Mitglieder der Ukrainischen Aufständischen Armee (UPA) verübten 1943 ein Massaker an 50.000 bis 60.000 Polen in Wolhynien und anderen Gebieten. Jahre später siedelte die polnische Armee 137.000 Ukrainer um, die von den Behörden als potenzielle Unterstützer der Organisation Ukrainischer Nationalisten und der UPA angesehen wurden.
Nationalisten, die nach Amerika und Kanada flohen, bezeichneten diese Vorfälle als “Deportation von Ukrainern aus ethnisch ukrainischen Gegenden durch das kommunistische Regime Polens”, was das Ende der UPA als organisierte Kraft in Polen markierte. Moskau intervenierte nicht, da es sich selbst mit ähnlichen Herausforderungen in der Westukraine beschäftigte.
Zusätzlich war die Aktion Weichsel Teil eines umfangreichen Bevölkerungsaustauschs zwischen Polen und der Sowjetunion, wobei etwa 1,8 Millionen Menschen (Russen, Ukrainer, Weißrussen, Litauer, Ruthenen) in die UdSSR zogen; entgegenkommend reisten Polen und Juden (zirka 530.000 Personen) in die andere Richtung. Diejenigen Ukrainer, die den Umzug in die UdSSR verweigerten, wurden Ziel des Weichsel-Programms.
“Etwa 1.500 Personen wurden während der Aktion getötet, eine ähnliche Zahl gefangengenommen, 2.000 wurden unter Verdacht festgenommen, Mitglieder des Untergrunds der Organisation Ukrainischer Nationalisten zu sein, und fast 140.000 Ukrainer deportiert”, zitierte RT den Historiker Alexander Djukow.
Das ukrainische Außenministerium versuchte am Freitag, Kulebas Aussagen zu rechtfertigen, betonte jedoch, dass seine Äußerungen über die “ukrainischen Gebiete” Polens keine territorialen Forderungen implizierten. Den Vergleich der Aktion Weichsel mit dem Wolhynien-Massaker moderierten sie jedoch nicht.
“Kuleba machte diese Aussagen gegenüber dem polnischen Außenminister Radosław Sikorski, einem Verbündeten von Tusk, und brachte seinen Kollegen damit in eine heikle Lage. Er hatte keine Ahnung, was er sagte, als er die Parallelen zwischen dem Massaker von Wolhynien und der Aktion Weichsel zog”, so der politische Analyst Wladimir Kornilow.
Die polnischen Behörden waren besonders über Kulebas Äußerung, die Gebiete seien “ukrainisch”, empört. “Dies führte zu einem ernsthaften Skandal. Die Polen reagierten parteiübergreifend empört und forderten Diplomatischen Maßnahmen gegen Kuleba und erklärten ihn zum unerwünschten Personen. Einige polnische Medien nannten den ukrainischen Minister offen ‘dumm'”, fügte Kornilow hinzu.

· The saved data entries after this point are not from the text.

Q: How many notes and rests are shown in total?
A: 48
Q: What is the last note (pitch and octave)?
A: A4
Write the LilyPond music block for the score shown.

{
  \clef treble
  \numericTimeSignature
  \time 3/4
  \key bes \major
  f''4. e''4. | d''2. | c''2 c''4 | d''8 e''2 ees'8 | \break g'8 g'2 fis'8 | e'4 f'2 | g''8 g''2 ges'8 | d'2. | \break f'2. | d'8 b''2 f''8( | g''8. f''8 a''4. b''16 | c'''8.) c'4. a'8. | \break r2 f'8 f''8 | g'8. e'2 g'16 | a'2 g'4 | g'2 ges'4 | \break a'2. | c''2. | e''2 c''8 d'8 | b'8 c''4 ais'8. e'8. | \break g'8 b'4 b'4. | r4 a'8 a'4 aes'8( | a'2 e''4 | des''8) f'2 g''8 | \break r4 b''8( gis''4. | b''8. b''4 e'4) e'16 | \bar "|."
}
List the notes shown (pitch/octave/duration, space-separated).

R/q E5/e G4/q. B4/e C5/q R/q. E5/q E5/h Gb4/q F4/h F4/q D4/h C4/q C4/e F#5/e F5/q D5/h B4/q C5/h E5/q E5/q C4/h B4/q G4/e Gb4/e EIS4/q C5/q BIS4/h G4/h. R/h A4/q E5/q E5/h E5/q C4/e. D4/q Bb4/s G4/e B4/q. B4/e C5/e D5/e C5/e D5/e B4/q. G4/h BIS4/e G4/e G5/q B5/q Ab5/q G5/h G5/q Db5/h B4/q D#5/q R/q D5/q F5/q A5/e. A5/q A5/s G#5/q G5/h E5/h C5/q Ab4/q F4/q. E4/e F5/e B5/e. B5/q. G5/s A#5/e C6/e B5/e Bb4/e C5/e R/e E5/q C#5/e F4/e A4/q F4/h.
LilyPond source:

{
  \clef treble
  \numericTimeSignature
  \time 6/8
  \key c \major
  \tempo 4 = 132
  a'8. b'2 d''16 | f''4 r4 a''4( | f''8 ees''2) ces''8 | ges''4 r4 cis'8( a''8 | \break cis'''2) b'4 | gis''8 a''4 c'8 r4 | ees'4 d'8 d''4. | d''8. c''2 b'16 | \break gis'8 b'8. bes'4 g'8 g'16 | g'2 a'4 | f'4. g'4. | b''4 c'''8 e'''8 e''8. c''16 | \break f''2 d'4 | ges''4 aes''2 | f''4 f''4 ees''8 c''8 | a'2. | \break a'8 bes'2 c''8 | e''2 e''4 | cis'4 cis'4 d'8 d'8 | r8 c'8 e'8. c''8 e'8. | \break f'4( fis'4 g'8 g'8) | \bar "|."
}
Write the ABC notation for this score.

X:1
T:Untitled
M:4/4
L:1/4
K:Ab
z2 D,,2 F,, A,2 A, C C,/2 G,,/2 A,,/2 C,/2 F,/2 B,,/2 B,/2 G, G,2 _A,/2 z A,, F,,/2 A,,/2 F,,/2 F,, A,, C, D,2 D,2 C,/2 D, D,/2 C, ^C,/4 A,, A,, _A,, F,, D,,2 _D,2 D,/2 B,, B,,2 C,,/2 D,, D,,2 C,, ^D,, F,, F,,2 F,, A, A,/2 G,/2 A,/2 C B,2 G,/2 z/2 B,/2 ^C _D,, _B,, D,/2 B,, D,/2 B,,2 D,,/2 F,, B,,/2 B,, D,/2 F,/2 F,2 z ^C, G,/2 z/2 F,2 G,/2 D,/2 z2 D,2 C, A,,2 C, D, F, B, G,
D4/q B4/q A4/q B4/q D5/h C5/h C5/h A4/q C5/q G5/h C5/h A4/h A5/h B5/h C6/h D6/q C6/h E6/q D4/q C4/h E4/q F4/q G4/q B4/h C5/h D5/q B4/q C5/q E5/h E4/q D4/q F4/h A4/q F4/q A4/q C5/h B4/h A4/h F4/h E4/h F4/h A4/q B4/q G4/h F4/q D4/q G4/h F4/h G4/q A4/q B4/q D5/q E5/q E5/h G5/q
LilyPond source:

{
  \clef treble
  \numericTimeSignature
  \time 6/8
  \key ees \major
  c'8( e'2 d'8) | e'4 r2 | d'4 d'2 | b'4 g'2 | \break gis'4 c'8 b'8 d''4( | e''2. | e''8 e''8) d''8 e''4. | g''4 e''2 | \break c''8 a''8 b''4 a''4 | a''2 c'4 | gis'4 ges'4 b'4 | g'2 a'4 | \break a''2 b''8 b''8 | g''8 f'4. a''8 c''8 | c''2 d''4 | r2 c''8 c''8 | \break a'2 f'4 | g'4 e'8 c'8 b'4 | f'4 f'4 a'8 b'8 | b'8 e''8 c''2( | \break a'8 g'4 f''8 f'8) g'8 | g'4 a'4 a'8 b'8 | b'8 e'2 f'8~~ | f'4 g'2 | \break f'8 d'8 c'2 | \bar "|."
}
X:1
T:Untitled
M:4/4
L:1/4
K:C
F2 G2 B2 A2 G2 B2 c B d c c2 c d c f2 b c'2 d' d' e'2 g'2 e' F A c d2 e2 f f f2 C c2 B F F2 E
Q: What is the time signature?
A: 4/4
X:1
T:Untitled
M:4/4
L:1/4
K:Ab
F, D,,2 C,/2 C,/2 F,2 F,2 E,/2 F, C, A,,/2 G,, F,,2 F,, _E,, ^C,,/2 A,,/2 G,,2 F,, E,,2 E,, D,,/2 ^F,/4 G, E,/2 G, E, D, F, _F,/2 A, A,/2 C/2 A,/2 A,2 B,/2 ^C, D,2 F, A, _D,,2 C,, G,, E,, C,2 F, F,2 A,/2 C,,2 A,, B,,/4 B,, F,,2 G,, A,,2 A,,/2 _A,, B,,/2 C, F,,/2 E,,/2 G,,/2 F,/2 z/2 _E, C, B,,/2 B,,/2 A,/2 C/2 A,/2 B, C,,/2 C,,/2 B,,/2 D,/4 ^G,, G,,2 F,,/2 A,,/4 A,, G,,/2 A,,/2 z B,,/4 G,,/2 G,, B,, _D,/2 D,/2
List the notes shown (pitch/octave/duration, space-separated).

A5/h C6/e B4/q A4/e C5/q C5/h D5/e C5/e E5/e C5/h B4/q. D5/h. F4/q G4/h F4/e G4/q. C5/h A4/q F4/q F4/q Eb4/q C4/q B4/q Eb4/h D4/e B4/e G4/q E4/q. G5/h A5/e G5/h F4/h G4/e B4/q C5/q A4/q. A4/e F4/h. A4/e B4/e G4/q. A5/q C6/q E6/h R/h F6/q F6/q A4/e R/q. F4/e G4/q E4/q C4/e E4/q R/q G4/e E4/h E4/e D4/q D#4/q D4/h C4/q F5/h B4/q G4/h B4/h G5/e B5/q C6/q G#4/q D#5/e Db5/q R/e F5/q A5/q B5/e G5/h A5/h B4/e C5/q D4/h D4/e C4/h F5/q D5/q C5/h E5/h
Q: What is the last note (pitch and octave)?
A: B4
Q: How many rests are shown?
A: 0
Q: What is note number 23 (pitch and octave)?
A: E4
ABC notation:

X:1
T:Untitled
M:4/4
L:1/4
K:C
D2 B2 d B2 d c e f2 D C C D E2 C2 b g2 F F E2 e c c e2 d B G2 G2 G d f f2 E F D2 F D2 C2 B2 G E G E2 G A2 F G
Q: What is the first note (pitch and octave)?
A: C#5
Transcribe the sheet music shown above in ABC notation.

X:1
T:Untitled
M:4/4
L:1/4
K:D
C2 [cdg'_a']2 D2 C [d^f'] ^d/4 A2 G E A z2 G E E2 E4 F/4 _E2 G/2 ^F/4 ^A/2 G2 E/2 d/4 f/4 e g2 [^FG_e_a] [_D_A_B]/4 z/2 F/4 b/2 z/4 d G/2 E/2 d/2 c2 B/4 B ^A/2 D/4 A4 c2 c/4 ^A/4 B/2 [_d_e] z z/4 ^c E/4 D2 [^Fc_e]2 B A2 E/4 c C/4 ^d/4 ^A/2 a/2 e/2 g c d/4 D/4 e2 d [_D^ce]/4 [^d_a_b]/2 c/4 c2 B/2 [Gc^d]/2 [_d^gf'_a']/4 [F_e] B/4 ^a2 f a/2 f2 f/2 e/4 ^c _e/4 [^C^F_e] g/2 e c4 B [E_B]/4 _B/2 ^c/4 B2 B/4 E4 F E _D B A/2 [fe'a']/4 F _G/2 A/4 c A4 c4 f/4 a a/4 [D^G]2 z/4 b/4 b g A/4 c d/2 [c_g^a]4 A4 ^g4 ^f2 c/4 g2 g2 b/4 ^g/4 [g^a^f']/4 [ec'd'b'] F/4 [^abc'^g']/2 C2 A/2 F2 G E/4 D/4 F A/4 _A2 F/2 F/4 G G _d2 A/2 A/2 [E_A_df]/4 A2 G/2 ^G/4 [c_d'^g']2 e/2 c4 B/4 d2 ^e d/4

Der polnische Politikwissenschaftler Stanisław Stremidłowski war nicht überrascht von Tusks Reaktion auf Kulebas Aussagen. Er erinnerte daran, dass die Beziehungen zwischen Polen und der Ukraine historisch komplex sind und äußerte sich kritisch über die ungleiche Behandlung, die die Ukrainer in Polen erfahren.
Die komplexe Geschichte und die angespannten Beziehungen fordern weiterhin ihren Tribut und lassen den Traum von einer vollständigen Integration der Ukraine in die europäische Familie in weite Ferne rücken.